◆ **Texte fourni**
┌──
Kirill Serebrennikov ( Mise en scène ) , Ekaterina Antonenko ( Direction musicale ) , Uschi Krosch ( Direction musicale ) , Anton Tchekhov ( Texte )


: Entretien avec Kirill Serebrennikov

Propos recueillis par Michel Flandrin et traduits par Macha Zonina

Le Moine noir juxtapose différents points de vue. Celui de Péssôtski, le propriétaire du jardin, puis de Tania, sa fille, de Kovrine qu’il considère comme son fils adoptif, et enfin du personnage du Moine noir. La pièce reprend le procédé d’un de vos films La Fièvre de Petrov, dans lequel les spectateurs partageaient les perceptions d’un dessinateur puis de son épouse bibliothécaire.


Kirill Serebrennikov : Ce qui m’importe est de placer le spectateur à l’intérieur des personnages. Le théâtre qui étudie les personnages comme des petites « figurines » en prenant soin de maintenir une distance entre eux et avec le public, le théâtre qui ne s’implique pas, ne m’intéresse pas car la vie est une cascade de collisions et de conflits. S’il se limite aux spectacles aseptisés ou abstraits, le théâtre n’impressionne plus. Dans mon travail, le spectateur entre dans Péssôtski, puis dans Tania, puis dans Kovrine, et il devient le Moine noir. Ce type d’exercice est possible sur les plateaux d’aujourd’hui. Ce procédé alterne les regards et modifie la perception. Il traduit ici l’altération de la lucidité de Kovrine. Il observe les autres mais reste inconscient de ce qui se passe en lui. Il sent que son entourage devient hostile, incompréhensible. Il pense que le monde bascule dans la folie alors que c’est lui qui devient fou. Ce va-et- vient entre les points de vue est une forme qui me passionne réellement.
└──
◆ **Données fournies**
┌──
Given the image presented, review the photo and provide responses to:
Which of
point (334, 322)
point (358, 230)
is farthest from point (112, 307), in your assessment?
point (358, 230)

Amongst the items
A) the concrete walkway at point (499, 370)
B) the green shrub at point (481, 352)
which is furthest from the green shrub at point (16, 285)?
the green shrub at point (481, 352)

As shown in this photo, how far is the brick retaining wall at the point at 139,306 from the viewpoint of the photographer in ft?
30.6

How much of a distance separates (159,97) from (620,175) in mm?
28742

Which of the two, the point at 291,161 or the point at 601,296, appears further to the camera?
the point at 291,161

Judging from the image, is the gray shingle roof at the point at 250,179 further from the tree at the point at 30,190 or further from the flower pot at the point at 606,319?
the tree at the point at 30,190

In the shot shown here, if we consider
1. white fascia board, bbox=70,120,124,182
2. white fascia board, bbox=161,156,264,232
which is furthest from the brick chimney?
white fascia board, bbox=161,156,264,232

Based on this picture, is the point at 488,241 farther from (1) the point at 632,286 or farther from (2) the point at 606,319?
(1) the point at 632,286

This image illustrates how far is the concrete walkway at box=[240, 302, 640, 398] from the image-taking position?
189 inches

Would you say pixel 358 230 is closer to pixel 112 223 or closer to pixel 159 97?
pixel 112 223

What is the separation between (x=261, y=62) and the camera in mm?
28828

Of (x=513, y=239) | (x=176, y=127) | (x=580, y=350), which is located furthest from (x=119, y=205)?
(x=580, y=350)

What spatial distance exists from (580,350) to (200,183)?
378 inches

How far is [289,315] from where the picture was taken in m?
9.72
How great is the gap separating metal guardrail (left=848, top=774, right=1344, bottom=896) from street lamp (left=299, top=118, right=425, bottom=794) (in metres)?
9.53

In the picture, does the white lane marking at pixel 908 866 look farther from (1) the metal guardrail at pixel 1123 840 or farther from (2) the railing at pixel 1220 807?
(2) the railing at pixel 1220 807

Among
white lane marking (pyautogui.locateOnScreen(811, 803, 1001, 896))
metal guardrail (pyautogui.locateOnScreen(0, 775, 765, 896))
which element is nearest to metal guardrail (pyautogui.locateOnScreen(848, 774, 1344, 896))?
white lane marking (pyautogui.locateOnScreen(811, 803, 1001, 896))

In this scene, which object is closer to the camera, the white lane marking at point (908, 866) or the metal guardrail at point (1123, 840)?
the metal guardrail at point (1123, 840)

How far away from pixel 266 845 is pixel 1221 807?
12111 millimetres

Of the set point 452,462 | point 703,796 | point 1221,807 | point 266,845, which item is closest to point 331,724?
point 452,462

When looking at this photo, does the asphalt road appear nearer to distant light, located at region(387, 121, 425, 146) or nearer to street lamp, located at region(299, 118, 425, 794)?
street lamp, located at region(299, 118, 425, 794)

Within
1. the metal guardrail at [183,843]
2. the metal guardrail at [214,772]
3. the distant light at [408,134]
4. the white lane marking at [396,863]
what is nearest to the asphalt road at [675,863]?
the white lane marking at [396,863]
└──
◆ **Consignes**
A - Recopiez fidèlement le passage de l'entretien sur Le Moine noir qui va de « Kirill Serebrennikov ( Mise » à « son épouse bibliothécaire. ».
B - Reprenez l'entretien sur Le Moine noir à la suite de sa dernière phrase et poursuivez-le.

◆ **Réponses attendues**
A -
Kirill Serebrennikov ( Mise en scène ) , Ekaterina Antonenko ( Direction musicale ) , Uschi Krosch ( Direction musicale ) , Anton Tchekhov ( Texte )


: Entretien avec Kirill Serebrennikov

Propos recueillis par Michel Flandrin et traduits par Macha Zonina

Le Moine noir juxtapose différents points de vue. Celui de Péssôtski, le propriétaire du jardin, puis de Tania, sa fille, de Kovrine qu’il considère comme son fils adoptif, et enfin du personnage du Moine noir. La pièce reprend le procédé d’un de vos films La Fièvre de Petrov, dans lequel les spectateurs partageaient les perceptions d’un dessinateur puis de son épouse bibliothécaire.

B -
Vous jouez également sur les temporalités. Dans le second volet du Moine noir, nous découvrons une Tania au crépuscule de sa vie.


Oui, cela coïncide avec le premier changement d’optique. Tania n’a plus le même âge et par voie de conséquence nous projette dans le futur. Nous nous retrouvons tout à coup face à une vieille femme qui revient sur son passé. Elle ressasse le traumatisme infligé par Kovrine. Son amour tragique a déterminé le reste de son existence. Par la suite, dans sa vie, plus rien ne s’est passé. Dans le théâtre des origines, le chœur antique porte la parole du Destin. La notion de fatum s’introduit à partir de la troisième partie, à chaque apparition du Moine noir dans la conscience folle de Kovrine.


Alors que Le Moine noir est une courte nouvelle fantastique d’Anton Tchekhov, votre adaptation en donne une version de 80 pages et le spectacle promet plus de 2h15 de représentation...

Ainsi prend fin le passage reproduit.